Directions for this task
Copy out every one of the entries below word for word, keeping each line and its punctuation unchanged.
# START OF Task input
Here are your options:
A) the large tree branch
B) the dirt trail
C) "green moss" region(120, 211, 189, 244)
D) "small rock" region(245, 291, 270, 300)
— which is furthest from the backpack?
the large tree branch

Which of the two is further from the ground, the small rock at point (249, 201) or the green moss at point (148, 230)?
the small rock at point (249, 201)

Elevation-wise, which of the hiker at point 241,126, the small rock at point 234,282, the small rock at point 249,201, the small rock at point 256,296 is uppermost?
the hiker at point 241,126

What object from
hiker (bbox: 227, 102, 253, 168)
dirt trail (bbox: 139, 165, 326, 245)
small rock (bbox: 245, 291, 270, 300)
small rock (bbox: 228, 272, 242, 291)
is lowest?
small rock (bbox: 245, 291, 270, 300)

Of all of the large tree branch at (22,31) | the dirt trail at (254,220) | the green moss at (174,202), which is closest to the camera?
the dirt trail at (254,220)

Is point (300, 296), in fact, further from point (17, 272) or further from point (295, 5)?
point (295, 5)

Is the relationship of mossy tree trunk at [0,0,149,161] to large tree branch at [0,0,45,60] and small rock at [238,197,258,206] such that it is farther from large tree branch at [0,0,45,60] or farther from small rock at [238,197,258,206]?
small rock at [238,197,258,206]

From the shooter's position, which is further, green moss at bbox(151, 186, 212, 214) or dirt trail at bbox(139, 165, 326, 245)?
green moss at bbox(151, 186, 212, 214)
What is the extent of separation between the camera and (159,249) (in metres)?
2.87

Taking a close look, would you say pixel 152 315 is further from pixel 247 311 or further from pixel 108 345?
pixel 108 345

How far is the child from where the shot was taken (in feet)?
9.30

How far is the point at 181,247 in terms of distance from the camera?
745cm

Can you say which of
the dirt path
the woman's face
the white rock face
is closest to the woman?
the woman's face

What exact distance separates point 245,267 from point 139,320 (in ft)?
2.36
# END OF Task input
Exercise output
Here are your options:
A) the large tree branch
B) the dirt trail
C) "green moss" region(120, 211, 189, 244)
D) "small rock" region(245, 291, 270, 300)
— which is furthest from the backpack?
the large tree branch

Which of the two is further from the ground, the small rock at point (249, 201) or the green moss at point (148, 230)?
the small rock at point (249, 201)

Elevation-wise, which of the hiker at point 241,126, the small rock at point 234,282, the small rock at point 249,201, the small rock at point 256,296 is uppermost?
the hiker at point 241,126

What object from
hiker (bbox: 227, 102, 253, 168)
dirt trail (bbox: 139, 165, 326, 245)
small rock (bbox: 245, 291, 270, 300)
small rock (bbox: 228, 272, 242, 291)
is lowest?
small rock (bbox: 245, 291, 270, 300)

Of all of the large tree branch at (22,31) | the dirt trail at (254,220) | the green moss at (174,202), which is closest to the camera?
the dirt trail at (254,220)

Is point (300, 296), in fact, further from point (17, 272) or further from point (295, 5)?
point (295, 5)

Is the relationship of mossy tree trunk at [0,0,149,161] to large tree branch at [0,0,45,60] and small rock at [238,197,258,206] such that it is farther from large tree branch at [0,0,45,60] or farther from small rock at [238,197,258,206]?
small rock at [238,197,258,206]

From the shooter's position, which is further, green moss at bbox(151, 186, 212, 214) or dirt trail at bbox(139, 165, 326, 245)?
green moss at bbox(151, 186, 212, 214)
What is the extent of separation between the camera and (159,249) (in metres)?
2.87

Taking a close look, would you say pixel 152 315 is further from pixel 247 311 or further from pixel 108 345?
pixel 108 345

How far is the child from where the shot was taken (in feet)?
9.30

How far is the point at 181,247 in terms of distance from the camera?
745cm

Can you say which of
the dirt path
the woman's face
the white rock face
is closest to the woman?
the woman's face

What exact distance separates point 245,267 from point 139,320 (in ft)?
2.36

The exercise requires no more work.